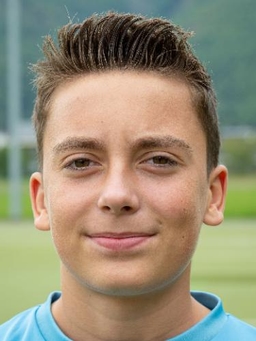 Avatar Bild für Philip Jirowetz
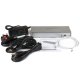 StarTech.com Docking Station Thunderbolt 2 a HDMI 4K o mDP con porta USB a ricarica Rapida, Audio Digitale, eSATA e cavo TB 12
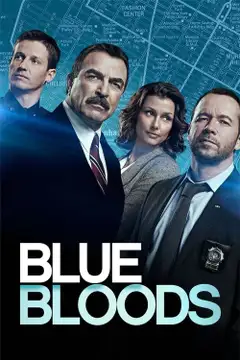 Temporada 8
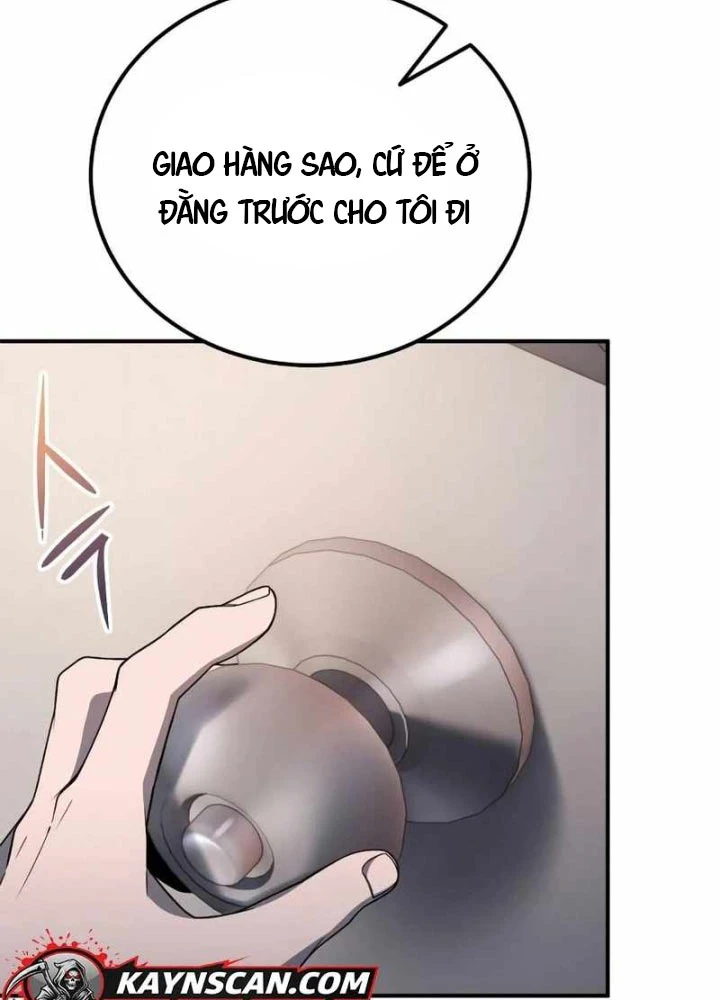 Kẻ Out Trình Ngày Tận Thế Chapter 6 - 177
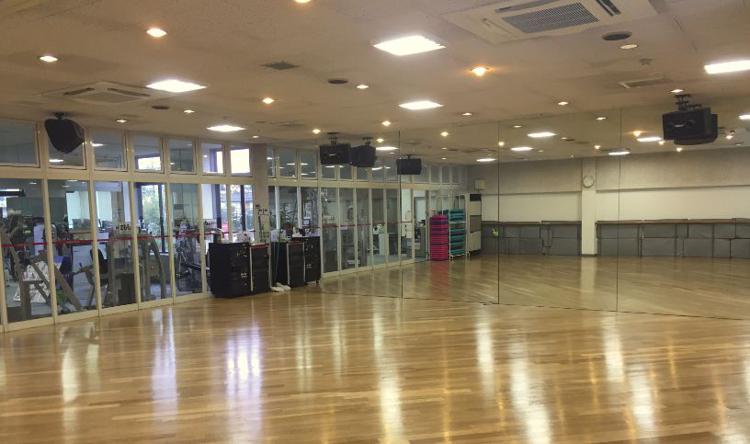 天白スポーツセンター 料金 詳細まとめ Fitlu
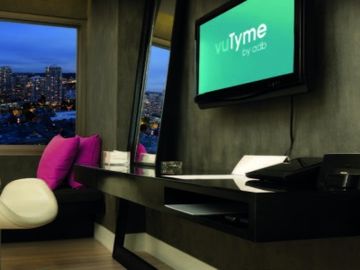 In-room technology - what guests and managers think is important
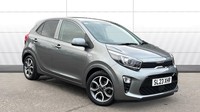 2023 Kia Picanto 1.0 Shadow 5dr [4 seats] Petrol Hatchback Hatchback Petrol Manu
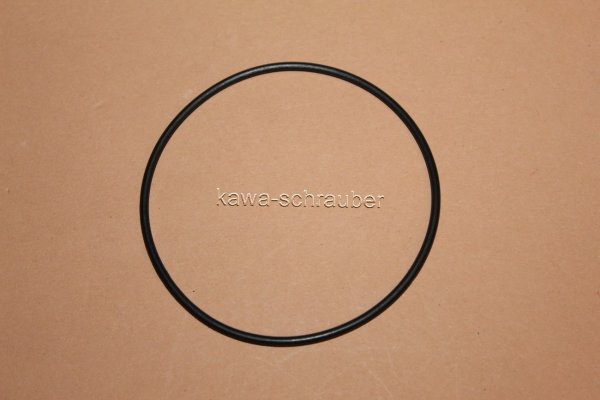 Honda CB500 Four Bj. 1971-1977 Dichtung Schwimmerkammer Schwimmerkammerdichtung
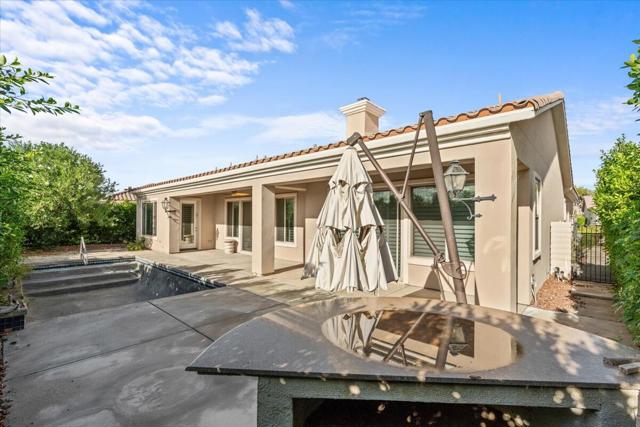 80735 Camino Santa Elise, Indio CA: https://media.crmls.org/mediaz/d641044b-a4ee-4c18-96e5-2ceedcd90c2b.jpg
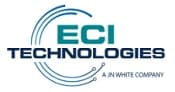 ECI Technologies Logo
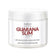 Farmona Guarana Slim Anti-Cellulite Körperbutter 500ml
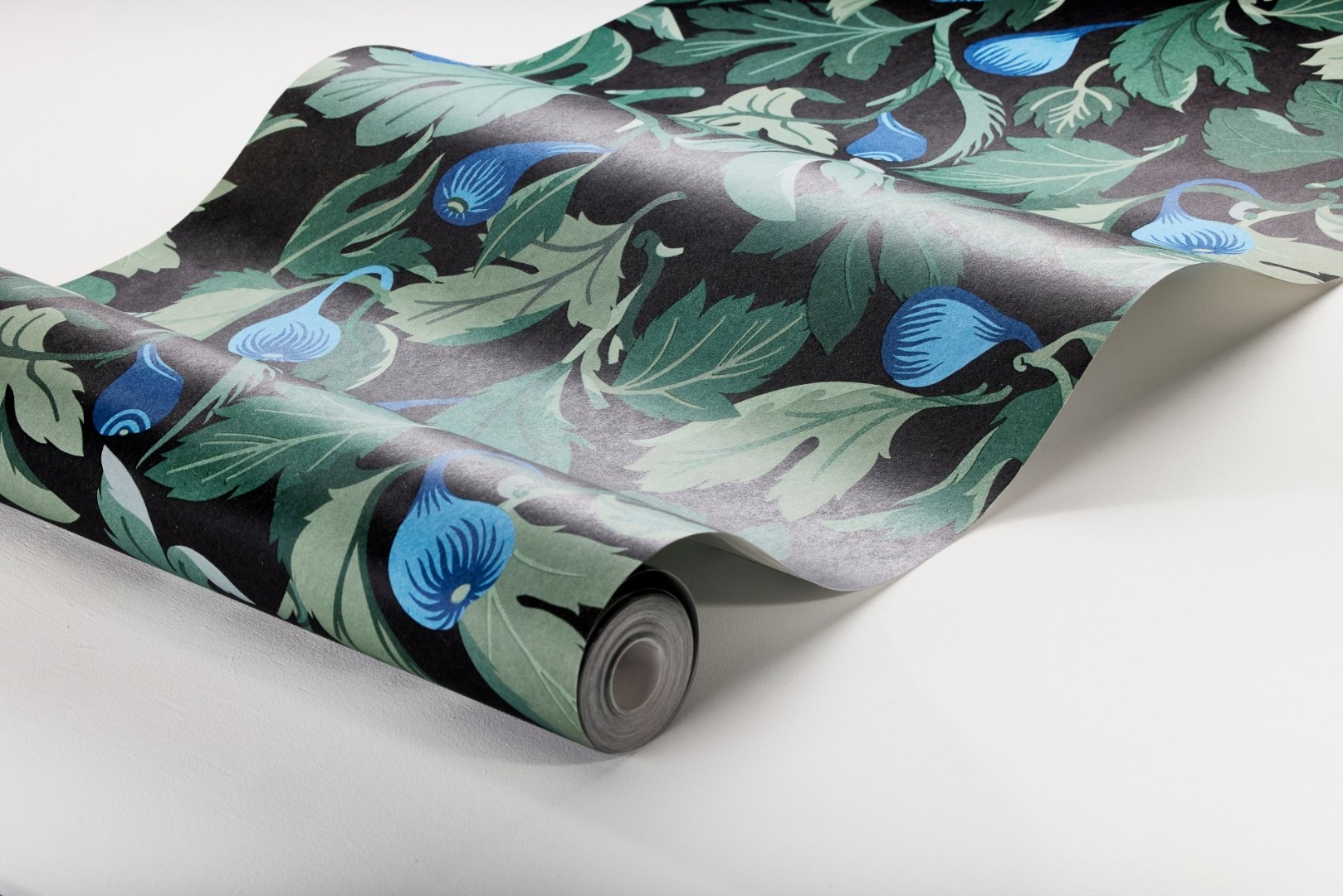 Обои Borastapeter арт 2060 фото 2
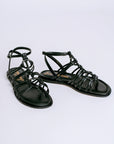 Sam Edelman Raye Sandal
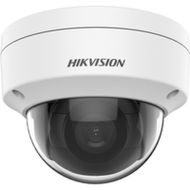 Bezpečnostná kamera Hikvision DS-2CD2143G2-I Full HD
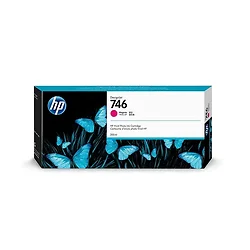 HP Hewlett Packard-HEWP2V78A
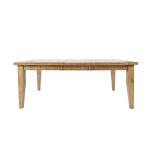 Madison County Barn Door Dresser Dressers Dressers 2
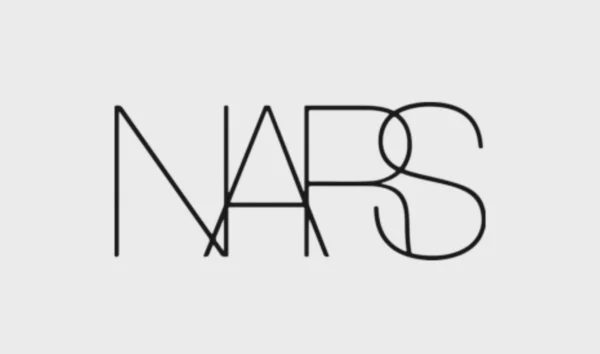 Logo NARS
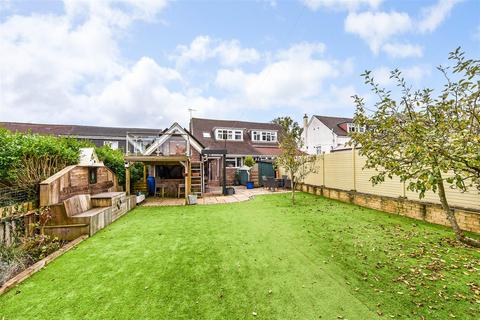 3 bedroom terraced house for sale, Woodcroft Lane, Waterlooville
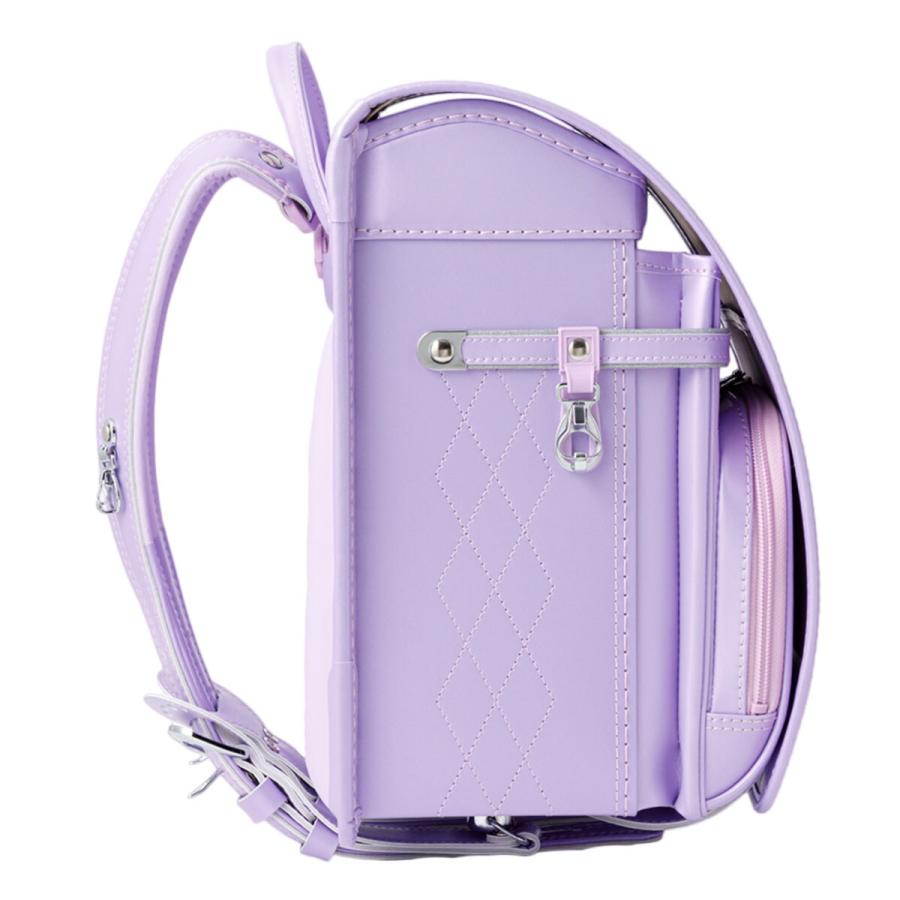 NITRAID ワッペン6こ　セット売りのみ DXZ-40 ネジレスQセット | 株式会社エンジニア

■ ■ ■

### PROBLEM REQUIREMENTS
From the line that holds "3 bedroom terraced" to the last line of the data, return those lines exactly and nothing else; both ends count, and pictures stay out.

### ANSWER SPACE
 3 bedroom terraced house for sale, Woodcroft Lane, Waterlooville
 NITRAID ワッペン6こ　セット売りのみ DXZ-40 ネジレスQセット | 株式会社エンジニア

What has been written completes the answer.